Es el día sábado 28 de octubre de 2017, algunas personas y colectivos vamos en un camión de Guadalajara rumbo a Ciudad Guzmán, para asistir al “segundo foro de análisis extractivismo, saqueo, robo por despojo de nuestros bienes naturales y cambio climático; monedas del mismo patriarcado” convocado por la Escuela para defensoras en Derechos Humanos y ambientales “Benita Galeana”. El nombre del foro es amplio, intenta contener los temas que se entrecruzan en el despojo actual a la vida de las mujeres tanto en el campo como en la ciudad. Amplia también es la experiencia organizativa de la escuela para defensoras, Asociación civil con unos 20 años de existencia que se ha nutrido de diversos procesos que fueron tejiendo redes de mujeres en el sur de Jalisco y en otras latitudes.
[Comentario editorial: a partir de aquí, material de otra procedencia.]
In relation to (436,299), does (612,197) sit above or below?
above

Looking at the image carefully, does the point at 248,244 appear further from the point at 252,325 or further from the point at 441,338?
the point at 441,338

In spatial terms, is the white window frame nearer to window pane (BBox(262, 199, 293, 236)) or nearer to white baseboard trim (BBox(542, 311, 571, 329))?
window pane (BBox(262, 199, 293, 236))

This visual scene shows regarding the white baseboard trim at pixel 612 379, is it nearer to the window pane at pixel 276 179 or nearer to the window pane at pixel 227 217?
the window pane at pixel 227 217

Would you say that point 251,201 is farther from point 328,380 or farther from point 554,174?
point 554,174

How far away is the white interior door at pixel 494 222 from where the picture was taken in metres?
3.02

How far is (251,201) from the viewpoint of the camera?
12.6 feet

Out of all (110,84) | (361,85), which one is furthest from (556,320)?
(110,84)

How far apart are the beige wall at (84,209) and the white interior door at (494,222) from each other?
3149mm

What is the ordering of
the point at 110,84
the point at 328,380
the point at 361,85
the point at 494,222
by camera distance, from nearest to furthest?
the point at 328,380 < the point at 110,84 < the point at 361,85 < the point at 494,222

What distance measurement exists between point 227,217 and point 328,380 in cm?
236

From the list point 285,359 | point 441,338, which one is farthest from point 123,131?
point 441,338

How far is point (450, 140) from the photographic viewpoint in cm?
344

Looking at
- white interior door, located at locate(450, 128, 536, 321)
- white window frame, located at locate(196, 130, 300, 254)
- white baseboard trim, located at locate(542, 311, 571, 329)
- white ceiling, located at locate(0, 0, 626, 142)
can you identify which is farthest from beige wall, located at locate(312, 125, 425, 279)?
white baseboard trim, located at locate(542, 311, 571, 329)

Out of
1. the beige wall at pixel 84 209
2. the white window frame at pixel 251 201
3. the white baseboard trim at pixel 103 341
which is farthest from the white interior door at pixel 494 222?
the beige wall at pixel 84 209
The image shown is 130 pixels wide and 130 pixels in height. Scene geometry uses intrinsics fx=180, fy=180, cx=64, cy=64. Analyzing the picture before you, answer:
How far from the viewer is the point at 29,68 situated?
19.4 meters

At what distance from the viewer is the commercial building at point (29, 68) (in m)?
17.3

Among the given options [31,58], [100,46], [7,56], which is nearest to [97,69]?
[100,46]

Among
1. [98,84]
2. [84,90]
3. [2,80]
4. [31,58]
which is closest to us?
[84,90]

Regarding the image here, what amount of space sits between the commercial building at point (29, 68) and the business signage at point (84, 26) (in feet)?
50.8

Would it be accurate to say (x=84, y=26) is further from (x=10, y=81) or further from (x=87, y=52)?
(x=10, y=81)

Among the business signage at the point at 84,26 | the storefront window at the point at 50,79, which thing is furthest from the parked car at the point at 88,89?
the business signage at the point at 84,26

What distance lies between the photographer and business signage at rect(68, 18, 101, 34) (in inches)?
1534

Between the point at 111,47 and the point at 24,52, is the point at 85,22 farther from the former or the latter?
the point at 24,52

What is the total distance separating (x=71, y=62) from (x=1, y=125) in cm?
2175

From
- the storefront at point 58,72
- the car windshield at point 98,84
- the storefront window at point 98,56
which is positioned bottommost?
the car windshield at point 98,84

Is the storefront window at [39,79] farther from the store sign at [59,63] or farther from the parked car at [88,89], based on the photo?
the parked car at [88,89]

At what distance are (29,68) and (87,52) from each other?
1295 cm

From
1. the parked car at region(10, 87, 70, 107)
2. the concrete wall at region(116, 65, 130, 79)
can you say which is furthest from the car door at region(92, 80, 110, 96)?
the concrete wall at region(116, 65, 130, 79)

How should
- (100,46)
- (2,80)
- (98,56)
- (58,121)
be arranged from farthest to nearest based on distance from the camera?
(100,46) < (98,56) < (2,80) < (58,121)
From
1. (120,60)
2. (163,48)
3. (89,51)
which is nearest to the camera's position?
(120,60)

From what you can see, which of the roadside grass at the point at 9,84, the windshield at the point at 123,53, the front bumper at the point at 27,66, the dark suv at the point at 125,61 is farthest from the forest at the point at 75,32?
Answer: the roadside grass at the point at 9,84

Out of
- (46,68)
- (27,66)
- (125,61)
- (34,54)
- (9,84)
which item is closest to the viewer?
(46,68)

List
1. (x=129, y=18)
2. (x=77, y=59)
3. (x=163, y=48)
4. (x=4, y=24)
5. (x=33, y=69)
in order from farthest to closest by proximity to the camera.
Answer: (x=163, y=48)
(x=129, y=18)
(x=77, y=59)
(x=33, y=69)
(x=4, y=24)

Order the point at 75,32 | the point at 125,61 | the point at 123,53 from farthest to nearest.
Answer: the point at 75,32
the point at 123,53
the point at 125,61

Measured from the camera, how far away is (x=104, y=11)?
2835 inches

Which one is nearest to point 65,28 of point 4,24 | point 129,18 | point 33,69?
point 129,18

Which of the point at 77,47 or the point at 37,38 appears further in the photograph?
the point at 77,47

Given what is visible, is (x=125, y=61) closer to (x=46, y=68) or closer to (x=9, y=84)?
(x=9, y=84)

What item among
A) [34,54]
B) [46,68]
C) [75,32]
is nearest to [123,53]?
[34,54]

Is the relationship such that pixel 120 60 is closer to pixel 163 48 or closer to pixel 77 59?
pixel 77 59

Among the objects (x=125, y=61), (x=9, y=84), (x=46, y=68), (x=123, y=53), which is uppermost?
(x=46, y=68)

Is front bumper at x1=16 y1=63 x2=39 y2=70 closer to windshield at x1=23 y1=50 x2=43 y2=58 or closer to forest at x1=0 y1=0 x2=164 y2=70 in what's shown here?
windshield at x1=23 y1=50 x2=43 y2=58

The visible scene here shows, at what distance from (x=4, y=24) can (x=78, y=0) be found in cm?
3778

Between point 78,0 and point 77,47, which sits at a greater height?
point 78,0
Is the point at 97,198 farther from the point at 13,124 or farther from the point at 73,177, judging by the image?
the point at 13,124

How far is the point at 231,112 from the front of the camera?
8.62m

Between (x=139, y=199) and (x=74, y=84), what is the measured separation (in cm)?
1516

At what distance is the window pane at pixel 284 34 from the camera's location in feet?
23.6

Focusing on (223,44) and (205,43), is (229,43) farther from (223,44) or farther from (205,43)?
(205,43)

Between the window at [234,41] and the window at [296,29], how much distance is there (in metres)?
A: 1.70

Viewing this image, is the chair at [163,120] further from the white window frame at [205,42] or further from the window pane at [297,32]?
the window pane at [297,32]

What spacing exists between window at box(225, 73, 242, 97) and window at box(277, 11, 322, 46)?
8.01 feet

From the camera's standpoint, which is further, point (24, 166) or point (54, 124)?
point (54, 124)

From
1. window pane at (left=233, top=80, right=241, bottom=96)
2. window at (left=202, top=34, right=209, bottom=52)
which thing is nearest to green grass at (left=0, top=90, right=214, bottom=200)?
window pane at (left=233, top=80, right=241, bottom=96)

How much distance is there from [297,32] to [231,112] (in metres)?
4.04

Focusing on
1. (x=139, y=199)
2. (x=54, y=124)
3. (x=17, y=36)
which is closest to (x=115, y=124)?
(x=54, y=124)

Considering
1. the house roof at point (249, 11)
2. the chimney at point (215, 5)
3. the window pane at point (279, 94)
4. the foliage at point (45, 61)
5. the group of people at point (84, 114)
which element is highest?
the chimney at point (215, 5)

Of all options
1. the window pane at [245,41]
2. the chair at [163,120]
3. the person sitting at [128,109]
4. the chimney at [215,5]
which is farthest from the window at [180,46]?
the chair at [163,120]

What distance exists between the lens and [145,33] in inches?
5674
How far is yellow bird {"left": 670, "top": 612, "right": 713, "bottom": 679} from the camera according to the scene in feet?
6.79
Al llegar al sitio donde se llevaría a cabo el foro, ya estaban varias personas en pleno almuerzo, la comida estaba servida, hecha con las manos curtidas y sencillas de mujeres de a pie, muchas veces invisibles, una comida deliciosa hecha con el corazón nos esperaba.
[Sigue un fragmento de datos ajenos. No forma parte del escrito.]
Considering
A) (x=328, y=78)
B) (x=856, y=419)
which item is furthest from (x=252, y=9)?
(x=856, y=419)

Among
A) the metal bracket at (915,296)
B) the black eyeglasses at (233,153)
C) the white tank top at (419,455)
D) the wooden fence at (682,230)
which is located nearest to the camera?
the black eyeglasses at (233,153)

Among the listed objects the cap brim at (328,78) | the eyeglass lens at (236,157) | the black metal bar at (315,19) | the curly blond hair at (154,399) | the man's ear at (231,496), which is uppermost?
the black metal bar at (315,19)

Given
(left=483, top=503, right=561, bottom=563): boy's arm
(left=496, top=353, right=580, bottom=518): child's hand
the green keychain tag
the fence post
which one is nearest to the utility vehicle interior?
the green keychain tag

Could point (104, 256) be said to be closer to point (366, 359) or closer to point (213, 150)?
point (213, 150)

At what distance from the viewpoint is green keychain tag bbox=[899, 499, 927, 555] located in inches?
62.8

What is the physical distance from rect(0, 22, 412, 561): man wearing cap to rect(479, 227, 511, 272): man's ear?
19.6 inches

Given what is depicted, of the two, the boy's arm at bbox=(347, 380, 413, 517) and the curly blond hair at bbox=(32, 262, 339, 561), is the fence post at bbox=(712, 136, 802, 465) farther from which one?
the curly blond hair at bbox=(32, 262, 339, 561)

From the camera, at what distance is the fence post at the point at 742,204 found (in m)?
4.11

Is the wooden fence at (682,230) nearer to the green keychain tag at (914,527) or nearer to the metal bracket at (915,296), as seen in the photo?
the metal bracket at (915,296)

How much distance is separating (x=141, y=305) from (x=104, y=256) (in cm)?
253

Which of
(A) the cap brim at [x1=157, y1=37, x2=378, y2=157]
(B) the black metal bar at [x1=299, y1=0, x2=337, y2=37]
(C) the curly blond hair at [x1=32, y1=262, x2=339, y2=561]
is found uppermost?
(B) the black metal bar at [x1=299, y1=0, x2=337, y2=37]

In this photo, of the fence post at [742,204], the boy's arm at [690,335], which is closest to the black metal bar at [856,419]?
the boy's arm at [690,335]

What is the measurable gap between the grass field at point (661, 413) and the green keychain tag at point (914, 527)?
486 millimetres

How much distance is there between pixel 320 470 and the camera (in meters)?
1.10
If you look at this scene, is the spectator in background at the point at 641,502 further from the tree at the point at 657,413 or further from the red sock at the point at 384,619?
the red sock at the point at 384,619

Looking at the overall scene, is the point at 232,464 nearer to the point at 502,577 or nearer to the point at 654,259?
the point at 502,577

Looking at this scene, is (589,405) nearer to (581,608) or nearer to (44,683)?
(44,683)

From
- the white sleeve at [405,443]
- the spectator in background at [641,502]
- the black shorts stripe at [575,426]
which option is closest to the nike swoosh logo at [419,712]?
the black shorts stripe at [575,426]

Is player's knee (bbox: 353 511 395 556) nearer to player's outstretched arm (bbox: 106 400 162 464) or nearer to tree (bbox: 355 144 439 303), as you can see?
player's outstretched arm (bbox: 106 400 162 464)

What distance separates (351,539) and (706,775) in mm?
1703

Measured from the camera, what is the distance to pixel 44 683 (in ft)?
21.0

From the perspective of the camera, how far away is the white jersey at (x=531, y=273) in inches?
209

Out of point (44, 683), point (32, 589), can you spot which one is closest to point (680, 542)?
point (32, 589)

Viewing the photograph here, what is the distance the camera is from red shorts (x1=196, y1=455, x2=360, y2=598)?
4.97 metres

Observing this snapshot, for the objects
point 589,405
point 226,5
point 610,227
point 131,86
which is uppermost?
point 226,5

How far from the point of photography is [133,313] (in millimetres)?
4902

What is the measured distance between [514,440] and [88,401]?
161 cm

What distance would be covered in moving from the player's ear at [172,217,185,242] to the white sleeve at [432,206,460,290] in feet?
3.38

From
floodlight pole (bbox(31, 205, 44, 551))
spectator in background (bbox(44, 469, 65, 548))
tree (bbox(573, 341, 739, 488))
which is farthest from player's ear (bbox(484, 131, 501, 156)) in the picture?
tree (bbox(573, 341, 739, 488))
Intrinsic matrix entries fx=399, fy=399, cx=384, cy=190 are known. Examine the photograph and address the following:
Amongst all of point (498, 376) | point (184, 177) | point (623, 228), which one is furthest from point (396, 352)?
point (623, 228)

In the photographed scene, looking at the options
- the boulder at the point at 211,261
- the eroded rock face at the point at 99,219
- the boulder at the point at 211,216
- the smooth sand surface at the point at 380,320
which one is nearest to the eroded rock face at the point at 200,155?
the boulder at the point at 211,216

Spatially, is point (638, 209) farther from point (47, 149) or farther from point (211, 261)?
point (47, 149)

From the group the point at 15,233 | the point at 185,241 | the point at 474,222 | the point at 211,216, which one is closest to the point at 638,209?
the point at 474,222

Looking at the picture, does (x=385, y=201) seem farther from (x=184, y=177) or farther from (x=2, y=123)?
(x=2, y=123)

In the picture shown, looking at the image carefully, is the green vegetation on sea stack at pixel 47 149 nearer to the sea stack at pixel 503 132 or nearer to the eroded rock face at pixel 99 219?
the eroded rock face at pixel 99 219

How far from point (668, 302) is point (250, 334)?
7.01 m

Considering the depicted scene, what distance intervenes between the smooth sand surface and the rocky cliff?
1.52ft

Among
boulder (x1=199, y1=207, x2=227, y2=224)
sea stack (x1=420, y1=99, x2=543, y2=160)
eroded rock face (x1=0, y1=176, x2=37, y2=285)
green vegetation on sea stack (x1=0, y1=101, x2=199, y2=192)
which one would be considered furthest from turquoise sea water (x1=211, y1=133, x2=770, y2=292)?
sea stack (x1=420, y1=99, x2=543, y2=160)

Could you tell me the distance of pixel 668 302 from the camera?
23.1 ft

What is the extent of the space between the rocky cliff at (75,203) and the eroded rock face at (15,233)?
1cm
Luego de ese recibimiento, comienza una ceremonia espiritual que invoca a nuestros ancestros y ancestras, como una forma de incluirlos en la compartición de experiencias y saberes que se tejerían a continuación. No es una ceremonia cualquiera, se le da importancia a ese momento, hay canto, hay ritual, hay copal, con una abuela sabia al centro del círculo de personas de unos 30 metros de diámetro, para ese momento de la mañana somos muchxs lxs convocadxs, unxs 300, en su mayoría mujeres, de diferentes lugares como: Atoyac, Tuxpan, Unión de Guadalupe, Sayula, Cd Guzmán, Guadalajara, Zapopan, El Salto, Tonalá, Cd de México, Tapalpa, Chiquilistlán, Atemajac de Brizuela, Ferrería, Zapotiltic, Usmajac, Mazamitla. Se agradece a la tierra y a los elementos la oportunidad de estar ahí, los compases de las sonajas hacen eco en el lugar y se va creando una atmósfera de emociones intensas y compartidas.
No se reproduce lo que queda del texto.